Microsphere segregation apparatus the most according to claim 3, it is characterised in that: described dust cap sets with described bung contact position There is sealing mechanism.

Microsphere segregation apparatus the most according to claim 4, it is characterised in that: described sealing mechanism is for being located at described dust cap Ground glass outside inner side and described bung.

Microsphere segregation apparatus the most according to claim 1, it is characterised in that: described staving diameter d and staving height h ratio For d:h=1:0.5-50.

Microsphere segregation apparatus the most according to claim 1, it is characterised in that: described microsphere portals to the distance of described drum head h₁Portal to distance h of described drum head with sampling observation microsphere₂Ratio be h₁:h₂=1:1.5-2, and h₂1/10-at staving height h Between 1/3.

Microsphere segregation apparatus the most according to claim 1, it is characterised in that: described staving sidewall is provided with loading upper limit mark Line, loading lower limit tag line and control tag line.

Microsphere segregation apparatus the most according to claim 1, it is characterised in that: described control tag line height h₃Higher than h₂, and Some can be set.

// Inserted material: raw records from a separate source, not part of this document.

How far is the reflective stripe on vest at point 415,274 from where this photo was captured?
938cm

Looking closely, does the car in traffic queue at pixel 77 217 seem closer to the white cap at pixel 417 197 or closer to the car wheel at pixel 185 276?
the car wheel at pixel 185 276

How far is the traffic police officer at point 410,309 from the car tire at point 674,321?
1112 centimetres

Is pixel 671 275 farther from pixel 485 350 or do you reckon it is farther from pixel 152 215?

10. the method for utilization microsphere segregation apparatus separation microsphere as described in claim 1 to 9 is arbitrary, it is characterised in that include Following steps:

(1) microsphere and sedimentation liquid mixing are placed in described staving, stand；

(2) after the sedimentation boundary of targeted microspheres portals less than microsphere, opening the valve that microsphere portals, that discharges compared with small particle is micro- Ball, adds sedimentation liquid, repeats 3-20 time, when the sedimentation boundary of targeted microspheres arrives control tag line, portals from sampling observation microsphere Sampling observation tracing detection, until the accounting that small particle microsphere is in discharged microsphere is less than 1%；

(3) add sedimentation liquid, when targeted microspheres sedimentation boundary arrive control tag line time, from sampling observation microsphere portal 4 sampling observations with Track detects, portal discharge targeted microspheres from microsphere simultaneously, add sedimentation liquid, repeats 3-10 time, inspects by random samples and final is once separated In microsphere, less and bigger microsphere accounting is not higher than 1%.